I'd developed a fledgling crush on one of his female campaign staffers, whom I met through my father, a good Democratic activist, and decided to do a profile about her for my school paper. It was a handy way to get to know her better and to feed my fledgling fantasies. I attended one of his campaign appearances with her for the story; she was a go-getter, and suggested that I get a quote or two from him.
So I asked the candidate for a minute of his time and he sweetly obliged, sitting down with me and talking slowly to accommodate my underdeveloped note-taking methods.
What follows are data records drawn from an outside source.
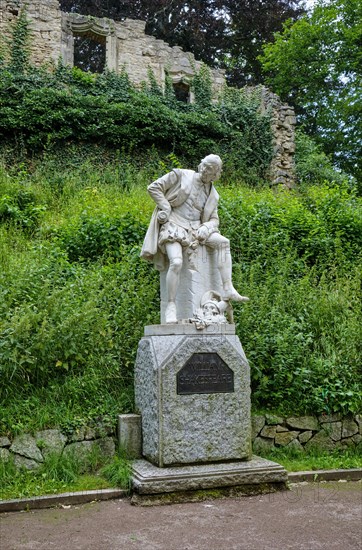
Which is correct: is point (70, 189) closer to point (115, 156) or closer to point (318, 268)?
point (115, 156)

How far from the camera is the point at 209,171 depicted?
596cm

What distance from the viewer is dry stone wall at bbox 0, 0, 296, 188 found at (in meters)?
16.2

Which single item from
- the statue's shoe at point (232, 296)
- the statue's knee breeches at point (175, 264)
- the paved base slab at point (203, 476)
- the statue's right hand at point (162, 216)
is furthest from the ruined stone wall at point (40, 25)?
the paved base slab at point (203, 476)

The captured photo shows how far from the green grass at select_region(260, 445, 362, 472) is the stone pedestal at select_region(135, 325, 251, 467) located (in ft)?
2.27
I don't think I'd even discovered reporter's notebooks yet, and was probably writing his words down on a legal pad or one of those uncomfortable large spiral-bound things.
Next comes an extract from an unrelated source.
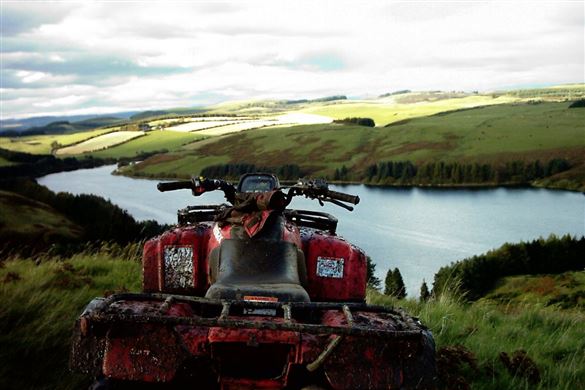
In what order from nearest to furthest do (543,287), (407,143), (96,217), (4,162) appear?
(96,217) < (543,287) < (4,162) < (407,143)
We had a minute or two to ourselves before other reporters (yes, there are media outlets in Iowa beyond Burlington High School's Purple & Gray) noticed he was vulnerable. A couple of them swooped in, obnoxiously interrupting whatever I was saying to him at the time. I remember clearly how considerate he was in turning his attention back to me before he left that day, asking if there was anything else I needed.
Because of that, and because of his Corn Belt sensibilities, I've always mostly admired Gephardt. But even if he did have his spiky-haired, out lesbian daughter proclaiming his firm support on gay issues, I figured he didn't have the political force -- or the eyebrow strength -- to pull off this race. Apparently most of Iowa agreed with me.
Amid all of the attention on Iowa's prominent role in the party nomination process, I've been asked several times about whether I ever attended the caucuses there. I did, but only once, as I remember. I moved to Maryland in the fall of 1992, late enough to vote for Bill Clinton by absentee ballot from Iowa.
I don't remember attending the caucuses earlier that year, when Tom Harkin stole the show, but I do remember being a 17-year-old in 1988 and attending the caucuses then, which I was allowed to do since my 18th birthday would arrive before the general election. I don't remember who I caucused for. It may well have been Gephardt; he won the Iowa caucuses that year, and I don't remember the feeling of my candidate losing.
I remember the thrill of participating in the process, although having it all out in the open like that is a little cut-throat for someone who tends to be too competitive. I remember trying to get my good friend Carolyn and the other people who were -- foolishly, I was certain -- aligning with Jesse Jackson or Paul Simon or someone to join us (whomever I'd aligned with).
The details, somehow, are vague to me -- maybe because I was a freshman in college and, after sitting through that long event on a cold night in February, I was about to put my mind back where it had been, which was decidedly not on either my studies or politics.
I do remember the room, how crowded and hectic it was. I remember not being as issues-oriented as I should have been, and not thinking a bit about how gay civil rights might factor into each candidate's platform and record. I wasn't convinced yet that gay civil rights would matter to me on any sort of personal level; I still thought I could beat down what felt like the devil within.
Sixteen years later, I'm surviving the day-after effect as a relocated Iowan surrounded by political observers, like my Dean loyalist friend Will, who started in with the goading right away, calling Iowa "a cold, corny enigma."
OK, but it's my cold, corny enigma. It's my f---ing Iowa. If the Iowans want John Kerry, there must be a reason for that, in spite of his long teeth and his hair style that, as my friend Lyn says, "looks like it was made with a Play-Doh mold."
Anyway, I'm legally a Marylander now, ready to vote in my first Super Tuesday primary in March. (Bill Clinton and Al Gore, in 1996 and 2000, didn't require any effort during the primary.) It won't be as contentious or as hypertensive as the Iowa caucuses in 1988, but I'll do my civic duty. Maybe by then I'll have a yard sign, whatever name it bears.